La diretta conseguenza fu un abbassamento dell’altezza complessiva della monoposto, che tuttavia non si dimostrò comunque all’altezza della concorrenza a causa del motore: il TAG Porsche TTE PO1, un V6 con angolo tra le bancate dei cilindri di 80°, si dimostrò poco affidabile per via delle modifiche al regolamento che videro un abbassamento della capacità massima dei serbatoi da 220 a 195 litri e della restrizione della pressione di sovralimentazione, limitata a soli 4 bar.
Poi fu la volta della MP4/4: era il 1988 e le regole erano cambiate di nuovo, dal momento che si poteva scegliere tra i motori aspirati di 3500cc senza limiti di consumo oppure quelli turbocompressi (banditi dall’anno successivo) limitati a 1500cc di cilindrata con una pressione di sovralimentazione ulteriormente ridotta a 2,5 bar e serbatoi da 150 Litri per la distanza di gara.
Riservando la prima al 1989 per la successiva MP4/5, la McLaren optò per la seconda soluzione: durante l’inverno Ron Dennis riuscì a convincere la Honda a fornirgli i propri motori anziché proseguire la partnership con la Williams e così il nuovo progetto potè partire con un inedito V6 con angolo di bancata di 80°.
Si trattava dell’unità RA168E, un biturbo da circa 650 cavalli modificato per limitare al massimo il consumo di carburante e per sfruttare nel migliore dei modi la potenza ai medi regimi.
A livello di propulsore, fu l’unica monoposto progettata appositamente per gareggiare con un motore turbo, dal momento che tutte le altre scuderie avevano pensato di adattare ex vetture turbo con la tecnologia aspirata oppure di riutilizzare progetti vecchi dell’anno precedente.
Per quanto riguarda il layout, la modifica più tangibile fu sicuramente il muso, più slanciato e rastremato: venne ridotta ulteriormente la sezione frontale il che portò ad un incremento nelle dimensioni dell’alettone anteriore ed una riduzione dell’altezza da terra, adattamenti necessari per la nuova norma di collocare la pedaliera delle scocche di nuova concezione dietro l’asse delle ruote anteriori. Quest’innovazione ha donato alla MP4/4 anche un’altra caratteristica, ovvero la posizione di guida quasi sdraiata anziché seduta, che ha fatto da precursore a quelle che vediamo nelle monoposto di oggi.

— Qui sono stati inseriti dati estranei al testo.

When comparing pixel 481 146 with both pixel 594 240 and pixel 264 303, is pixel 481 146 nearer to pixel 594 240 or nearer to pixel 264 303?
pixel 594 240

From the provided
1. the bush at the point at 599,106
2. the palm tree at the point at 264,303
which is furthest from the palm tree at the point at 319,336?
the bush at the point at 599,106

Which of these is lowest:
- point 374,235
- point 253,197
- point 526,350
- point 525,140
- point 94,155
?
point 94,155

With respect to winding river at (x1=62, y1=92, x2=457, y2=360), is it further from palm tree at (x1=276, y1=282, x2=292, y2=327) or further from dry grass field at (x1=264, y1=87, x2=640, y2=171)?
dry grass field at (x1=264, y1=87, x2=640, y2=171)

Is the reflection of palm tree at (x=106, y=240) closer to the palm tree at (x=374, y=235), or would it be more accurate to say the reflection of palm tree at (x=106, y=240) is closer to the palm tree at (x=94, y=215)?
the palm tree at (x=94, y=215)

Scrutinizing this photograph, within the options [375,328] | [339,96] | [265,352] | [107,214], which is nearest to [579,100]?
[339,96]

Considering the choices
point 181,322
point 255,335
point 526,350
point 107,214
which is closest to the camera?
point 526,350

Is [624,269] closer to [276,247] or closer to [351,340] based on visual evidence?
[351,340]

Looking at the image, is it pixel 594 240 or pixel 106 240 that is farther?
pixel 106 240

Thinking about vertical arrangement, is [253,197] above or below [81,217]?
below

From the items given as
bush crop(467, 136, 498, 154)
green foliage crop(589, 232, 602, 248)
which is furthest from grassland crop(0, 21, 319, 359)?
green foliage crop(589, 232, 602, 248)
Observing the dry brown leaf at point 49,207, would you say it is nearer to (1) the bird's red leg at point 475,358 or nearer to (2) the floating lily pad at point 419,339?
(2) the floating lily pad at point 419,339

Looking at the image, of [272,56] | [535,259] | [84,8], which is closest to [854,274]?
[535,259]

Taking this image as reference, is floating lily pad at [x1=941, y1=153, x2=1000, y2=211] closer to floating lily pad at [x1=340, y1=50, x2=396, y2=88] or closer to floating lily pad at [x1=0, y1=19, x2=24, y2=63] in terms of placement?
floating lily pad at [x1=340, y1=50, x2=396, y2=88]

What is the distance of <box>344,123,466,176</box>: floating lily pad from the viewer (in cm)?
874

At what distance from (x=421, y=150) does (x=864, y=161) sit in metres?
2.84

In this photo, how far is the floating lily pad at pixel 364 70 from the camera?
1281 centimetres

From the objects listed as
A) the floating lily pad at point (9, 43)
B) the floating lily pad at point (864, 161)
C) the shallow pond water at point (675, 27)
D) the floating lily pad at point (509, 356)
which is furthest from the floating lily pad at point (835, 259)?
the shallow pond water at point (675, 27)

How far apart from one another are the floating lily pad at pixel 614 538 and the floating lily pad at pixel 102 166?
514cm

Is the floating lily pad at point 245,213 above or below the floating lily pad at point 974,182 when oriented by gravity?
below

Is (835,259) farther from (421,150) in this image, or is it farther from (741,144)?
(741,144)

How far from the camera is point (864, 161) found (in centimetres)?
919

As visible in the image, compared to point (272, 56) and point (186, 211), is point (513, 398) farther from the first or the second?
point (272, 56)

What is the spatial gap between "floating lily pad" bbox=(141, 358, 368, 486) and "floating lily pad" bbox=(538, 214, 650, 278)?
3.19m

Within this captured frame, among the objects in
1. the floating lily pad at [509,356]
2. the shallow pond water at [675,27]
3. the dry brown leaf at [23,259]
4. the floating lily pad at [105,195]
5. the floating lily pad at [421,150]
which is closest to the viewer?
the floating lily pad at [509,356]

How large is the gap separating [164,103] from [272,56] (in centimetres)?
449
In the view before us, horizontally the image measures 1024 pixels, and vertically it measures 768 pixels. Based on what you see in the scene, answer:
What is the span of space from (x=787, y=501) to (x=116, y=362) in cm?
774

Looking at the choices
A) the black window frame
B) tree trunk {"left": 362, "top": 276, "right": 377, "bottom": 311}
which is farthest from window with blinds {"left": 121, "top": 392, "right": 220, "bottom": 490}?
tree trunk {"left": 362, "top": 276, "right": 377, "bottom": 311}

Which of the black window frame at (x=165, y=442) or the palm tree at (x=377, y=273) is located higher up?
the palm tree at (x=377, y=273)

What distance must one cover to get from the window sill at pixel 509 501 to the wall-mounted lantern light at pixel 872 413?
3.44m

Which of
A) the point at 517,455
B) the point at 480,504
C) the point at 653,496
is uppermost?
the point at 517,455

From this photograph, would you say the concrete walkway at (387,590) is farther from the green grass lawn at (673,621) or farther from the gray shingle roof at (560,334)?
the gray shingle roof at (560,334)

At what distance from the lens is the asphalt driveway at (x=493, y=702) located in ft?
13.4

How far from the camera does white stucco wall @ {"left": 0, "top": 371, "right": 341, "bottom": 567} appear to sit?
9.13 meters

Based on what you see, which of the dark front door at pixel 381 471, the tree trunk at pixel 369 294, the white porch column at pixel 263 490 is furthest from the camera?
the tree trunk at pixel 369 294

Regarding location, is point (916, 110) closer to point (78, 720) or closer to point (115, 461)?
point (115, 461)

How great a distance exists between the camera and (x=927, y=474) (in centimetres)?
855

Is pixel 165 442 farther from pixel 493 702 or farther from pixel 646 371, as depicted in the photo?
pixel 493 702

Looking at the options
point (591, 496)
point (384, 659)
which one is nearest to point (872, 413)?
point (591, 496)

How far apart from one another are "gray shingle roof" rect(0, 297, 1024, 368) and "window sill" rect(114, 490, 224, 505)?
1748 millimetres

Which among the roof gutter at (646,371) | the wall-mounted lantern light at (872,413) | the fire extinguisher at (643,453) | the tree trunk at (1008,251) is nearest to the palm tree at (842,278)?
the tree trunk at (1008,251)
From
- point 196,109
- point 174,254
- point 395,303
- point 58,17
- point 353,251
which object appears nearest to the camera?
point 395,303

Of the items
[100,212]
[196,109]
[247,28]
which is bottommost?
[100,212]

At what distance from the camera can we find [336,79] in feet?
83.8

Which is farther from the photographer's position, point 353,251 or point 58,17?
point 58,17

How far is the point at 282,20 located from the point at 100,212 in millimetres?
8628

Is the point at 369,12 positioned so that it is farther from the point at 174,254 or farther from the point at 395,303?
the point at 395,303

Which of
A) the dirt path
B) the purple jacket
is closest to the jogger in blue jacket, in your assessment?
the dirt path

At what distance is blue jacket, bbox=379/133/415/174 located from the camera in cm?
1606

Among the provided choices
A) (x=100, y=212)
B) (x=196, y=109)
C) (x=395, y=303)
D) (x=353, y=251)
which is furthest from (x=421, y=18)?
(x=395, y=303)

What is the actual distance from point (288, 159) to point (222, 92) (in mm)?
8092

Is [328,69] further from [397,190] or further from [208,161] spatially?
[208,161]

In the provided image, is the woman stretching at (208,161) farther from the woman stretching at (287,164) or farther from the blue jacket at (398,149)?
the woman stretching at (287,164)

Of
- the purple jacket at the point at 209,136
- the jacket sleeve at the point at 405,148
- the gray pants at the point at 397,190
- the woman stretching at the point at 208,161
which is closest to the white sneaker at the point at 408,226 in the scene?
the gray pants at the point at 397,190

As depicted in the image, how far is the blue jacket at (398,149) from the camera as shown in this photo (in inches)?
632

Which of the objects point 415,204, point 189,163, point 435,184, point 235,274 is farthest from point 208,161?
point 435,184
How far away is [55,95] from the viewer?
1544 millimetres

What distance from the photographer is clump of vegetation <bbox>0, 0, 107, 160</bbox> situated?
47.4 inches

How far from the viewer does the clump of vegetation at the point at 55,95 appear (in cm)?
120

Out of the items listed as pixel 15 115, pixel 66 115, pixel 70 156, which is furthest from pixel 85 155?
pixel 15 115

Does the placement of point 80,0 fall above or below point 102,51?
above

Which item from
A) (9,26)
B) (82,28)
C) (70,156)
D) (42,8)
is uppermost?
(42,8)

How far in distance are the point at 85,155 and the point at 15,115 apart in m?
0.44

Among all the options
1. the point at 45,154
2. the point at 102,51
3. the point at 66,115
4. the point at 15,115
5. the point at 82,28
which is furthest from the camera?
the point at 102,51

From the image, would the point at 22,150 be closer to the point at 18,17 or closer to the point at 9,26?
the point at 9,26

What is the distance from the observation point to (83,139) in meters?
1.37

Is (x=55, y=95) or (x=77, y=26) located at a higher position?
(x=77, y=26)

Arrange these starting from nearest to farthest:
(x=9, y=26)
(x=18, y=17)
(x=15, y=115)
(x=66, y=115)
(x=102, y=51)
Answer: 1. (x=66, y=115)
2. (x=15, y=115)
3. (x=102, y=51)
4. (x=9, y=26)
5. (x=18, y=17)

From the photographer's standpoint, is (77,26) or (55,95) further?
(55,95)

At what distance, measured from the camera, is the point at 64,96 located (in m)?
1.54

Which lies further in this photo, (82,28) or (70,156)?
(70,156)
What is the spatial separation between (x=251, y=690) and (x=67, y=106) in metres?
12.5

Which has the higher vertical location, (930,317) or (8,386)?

Un’altra novità fu l’eliminazione delle prese d’aria delle turbine, perchè si pensava potessero creare dei vortici in grado di disturbare il flusso d’aria verso la superficie alare posteriore.
Nella fase pre-stagionale venne testato anche un sistema di sospensioni attive, poi abbandonato perchè ritenuto inaffidabile; inoltre, dal momento che la competitività fu subito ai massimi livelli, non furono previsti troppi “upgrade” come possibili evoluzioni durante il Campionato, tranne alcuni profili alari specifici per i circuiti rispettivamente da basso e da alto carico aerodinamico.
Passiamo al palmares sportivo: nei test pre-season di Imola la MP4/4 si rivelò subito un’arma estremamente vincente con al volante la coppia Alain Prost ed il neo-acquisto Ayrton Senna.
Il record del circuito venne abbattuto dopo pochi giri, a dimostrazione che la nuova monoposto britannica avrebbe fatto vedere i sorci verdi a tutti quanti una volta scesa in pista con le rivali.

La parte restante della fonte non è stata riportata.